I thought you only add "ate" when the compound is a negative charge. So my first question is - why do some compounds have "ate" at the end, but no overall negative charge?

And example is number 16.29 in the book, part a:
It wants you to write the chemical formula for "potassium hexacyanidochromate(III)"
The answer is K3[Cr(CN)6)]. Why is there no overall negative charge?

Thanks!

Juliana Smith 2G
Posts: 14
Joined: Fri Sep 26, 2014 2:02 pm

Re: adding "ate"

Postby Juliana Smith 2G » Sun Nov 23, 2014 4:50 pm

In this case, I believe that [Cr(CN)6] would've had an overall -3 charge, but because of the K3, the compound is neutralized. However, the compound itself is an ion: [Cr(CN)6]3- to which K+ ions binded. Therefore the compound ion is not overall neutral, if thats makes sense, because you needed the K+ ions, but its not neutral by itself. The K+ ions wouldn't need to bind there if the compound was already neutral which is why they put "chromate" instead of "chronium III".

GinaYoung1L
Posts: 16
Joined: Fri Sep 26, 2014 2:02 pm

Re: adding "ate"

Postby GinaYoung1L » Sun Nov 23, 2014 6:36 pm

As mentioned in the textbook, there is a small distinction between the terms complex and coordination compound.
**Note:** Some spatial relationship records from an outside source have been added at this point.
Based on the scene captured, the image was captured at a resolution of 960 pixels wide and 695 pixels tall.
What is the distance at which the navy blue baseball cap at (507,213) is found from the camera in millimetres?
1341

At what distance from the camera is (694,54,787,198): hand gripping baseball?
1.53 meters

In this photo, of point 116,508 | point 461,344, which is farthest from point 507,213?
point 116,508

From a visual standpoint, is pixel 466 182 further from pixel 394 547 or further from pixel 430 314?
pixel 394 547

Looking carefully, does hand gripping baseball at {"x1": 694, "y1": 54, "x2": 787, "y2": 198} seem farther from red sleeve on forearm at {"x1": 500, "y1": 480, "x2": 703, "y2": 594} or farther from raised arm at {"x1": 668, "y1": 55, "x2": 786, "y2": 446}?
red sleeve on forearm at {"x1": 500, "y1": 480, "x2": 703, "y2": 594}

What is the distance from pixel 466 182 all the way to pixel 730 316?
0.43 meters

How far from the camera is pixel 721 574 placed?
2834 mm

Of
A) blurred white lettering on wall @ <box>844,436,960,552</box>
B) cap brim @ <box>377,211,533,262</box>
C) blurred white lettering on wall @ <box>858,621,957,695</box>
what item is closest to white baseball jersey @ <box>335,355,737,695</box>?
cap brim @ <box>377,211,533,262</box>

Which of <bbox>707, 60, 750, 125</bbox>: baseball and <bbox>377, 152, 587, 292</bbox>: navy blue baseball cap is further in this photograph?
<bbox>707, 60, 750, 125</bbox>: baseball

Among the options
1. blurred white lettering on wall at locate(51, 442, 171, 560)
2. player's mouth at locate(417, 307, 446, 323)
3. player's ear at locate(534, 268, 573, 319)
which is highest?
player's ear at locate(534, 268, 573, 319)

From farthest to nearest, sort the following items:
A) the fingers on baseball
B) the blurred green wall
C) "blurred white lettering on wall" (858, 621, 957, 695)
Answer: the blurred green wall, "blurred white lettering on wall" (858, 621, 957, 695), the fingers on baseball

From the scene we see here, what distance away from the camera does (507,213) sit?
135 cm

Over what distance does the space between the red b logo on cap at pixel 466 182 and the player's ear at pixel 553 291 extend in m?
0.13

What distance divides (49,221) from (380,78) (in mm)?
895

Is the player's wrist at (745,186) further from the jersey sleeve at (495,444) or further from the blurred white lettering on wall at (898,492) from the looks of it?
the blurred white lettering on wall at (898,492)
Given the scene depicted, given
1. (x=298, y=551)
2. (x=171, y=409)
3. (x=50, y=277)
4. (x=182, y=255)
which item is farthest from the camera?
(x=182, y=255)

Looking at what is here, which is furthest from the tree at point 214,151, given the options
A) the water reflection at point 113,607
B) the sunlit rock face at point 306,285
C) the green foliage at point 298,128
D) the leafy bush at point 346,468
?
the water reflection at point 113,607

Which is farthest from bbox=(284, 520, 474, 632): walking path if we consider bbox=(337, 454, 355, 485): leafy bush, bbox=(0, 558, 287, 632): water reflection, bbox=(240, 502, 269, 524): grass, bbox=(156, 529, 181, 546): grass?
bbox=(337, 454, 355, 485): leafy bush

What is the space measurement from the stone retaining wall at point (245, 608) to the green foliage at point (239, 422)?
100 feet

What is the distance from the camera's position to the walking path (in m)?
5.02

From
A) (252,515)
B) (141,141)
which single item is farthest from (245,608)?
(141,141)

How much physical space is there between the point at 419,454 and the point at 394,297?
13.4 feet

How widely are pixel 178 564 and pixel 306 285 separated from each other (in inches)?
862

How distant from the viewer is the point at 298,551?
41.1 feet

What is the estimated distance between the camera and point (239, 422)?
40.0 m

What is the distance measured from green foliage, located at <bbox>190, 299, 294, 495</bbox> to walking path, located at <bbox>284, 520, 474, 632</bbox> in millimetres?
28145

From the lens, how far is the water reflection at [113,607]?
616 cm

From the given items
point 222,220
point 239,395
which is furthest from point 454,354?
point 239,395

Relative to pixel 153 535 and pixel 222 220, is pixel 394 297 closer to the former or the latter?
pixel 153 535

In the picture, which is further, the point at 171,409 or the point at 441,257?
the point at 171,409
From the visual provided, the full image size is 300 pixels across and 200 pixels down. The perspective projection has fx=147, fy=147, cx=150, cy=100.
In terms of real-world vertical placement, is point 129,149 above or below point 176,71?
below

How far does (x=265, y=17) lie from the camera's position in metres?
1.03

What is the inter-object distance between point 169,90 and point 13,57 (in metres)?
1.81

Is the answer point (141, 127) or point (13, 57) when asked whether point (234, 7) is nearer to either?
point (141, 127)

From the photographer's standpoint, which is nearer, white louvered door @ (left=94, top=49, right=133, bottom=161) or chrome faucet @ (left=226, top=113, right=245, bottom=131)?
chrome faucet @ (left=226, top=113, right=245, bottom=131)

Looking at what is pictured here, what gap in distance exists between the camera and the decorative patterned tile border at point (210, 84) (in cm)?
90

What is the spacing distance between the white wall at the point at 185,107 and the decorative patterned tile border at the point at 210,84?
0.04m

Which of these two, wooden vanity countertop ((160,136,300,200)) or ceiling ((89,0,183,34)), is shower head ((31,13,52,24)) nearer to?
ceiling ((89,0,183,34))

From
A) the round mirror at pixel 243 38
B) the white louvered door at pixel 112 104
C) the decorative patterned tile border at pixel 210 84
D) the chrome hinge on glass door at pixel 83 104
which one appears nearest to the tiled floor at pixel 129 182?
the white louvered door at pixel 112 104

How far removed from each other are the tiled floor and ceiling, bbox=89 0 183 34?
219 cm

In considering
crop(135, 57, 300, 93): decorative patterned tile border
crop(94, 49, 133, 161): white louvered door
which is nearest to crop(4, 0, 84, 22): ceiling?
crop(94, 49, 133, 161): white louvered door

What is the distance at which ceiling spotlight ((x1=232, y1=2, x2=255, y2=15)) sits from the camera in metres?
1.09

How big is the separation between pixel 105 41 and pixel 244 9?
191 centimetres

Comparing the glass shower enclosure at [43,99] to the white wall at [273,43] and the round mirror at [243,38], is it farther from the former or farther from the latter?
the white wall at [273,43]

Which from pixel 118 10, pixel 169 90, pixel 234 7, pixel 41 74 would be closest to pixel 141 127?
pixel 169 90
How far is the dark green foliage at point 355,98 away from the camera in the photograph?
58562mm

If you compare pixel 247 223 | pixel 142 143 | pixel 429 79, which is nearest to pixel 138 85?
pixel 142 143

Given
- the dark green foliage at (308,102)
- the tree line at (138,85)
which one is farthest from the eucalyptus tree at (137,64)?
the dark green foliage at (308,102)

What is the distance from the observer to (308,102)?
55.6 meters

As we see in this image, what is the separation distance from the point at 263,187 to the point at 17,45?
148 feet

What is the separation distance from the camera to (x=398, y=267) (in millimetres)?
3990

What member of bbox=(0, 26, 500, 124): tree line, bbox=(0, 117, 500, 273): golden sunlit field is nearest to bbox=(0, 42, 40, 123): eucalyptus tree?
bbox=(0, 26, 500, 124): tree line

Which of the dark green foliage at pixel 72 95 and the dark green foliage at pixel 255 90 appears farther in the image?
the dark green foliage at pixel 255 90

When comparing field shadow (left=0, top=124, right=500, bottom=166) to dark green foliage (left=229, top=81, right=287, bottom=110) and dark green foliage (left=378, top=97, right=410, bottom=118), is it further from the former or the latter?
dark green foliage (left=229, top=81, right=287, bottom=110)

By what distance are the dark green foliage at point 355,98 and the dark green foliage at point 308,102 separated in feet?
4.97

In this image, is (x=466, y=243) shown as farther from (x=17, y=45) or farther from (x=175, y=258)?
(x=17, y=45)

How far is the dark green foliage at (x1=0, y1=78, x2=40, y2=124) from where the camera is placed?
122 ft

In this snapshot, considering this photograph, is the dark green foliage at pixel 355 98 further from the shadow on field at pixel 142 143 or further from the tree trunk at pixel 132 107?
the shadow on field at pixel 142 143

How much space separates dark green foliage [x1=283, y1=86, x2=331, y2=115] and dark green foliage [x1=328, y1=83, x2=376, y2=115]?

The complex itself (the metal and ligands) can have a charge (and be called anionic or cationic.) Therefore, the complex anion or anionic complex needs an -ate attached to the metal's stem name. If the complex has a charge, it will interact with cations or anions outside (such as K+) to form an electrically neutral coordination compound. So, you have to look at the charge of the bracketed complex to determine if it needs the -ate attachment instead of looking at the electrically neutral coordination compound.

In this problem, the K3[Cr(CN)6)] is a neutral coordination compound as expected, but its complex [Cr(CN)6)] is not. The complex is what determines your addition of the ending -ate.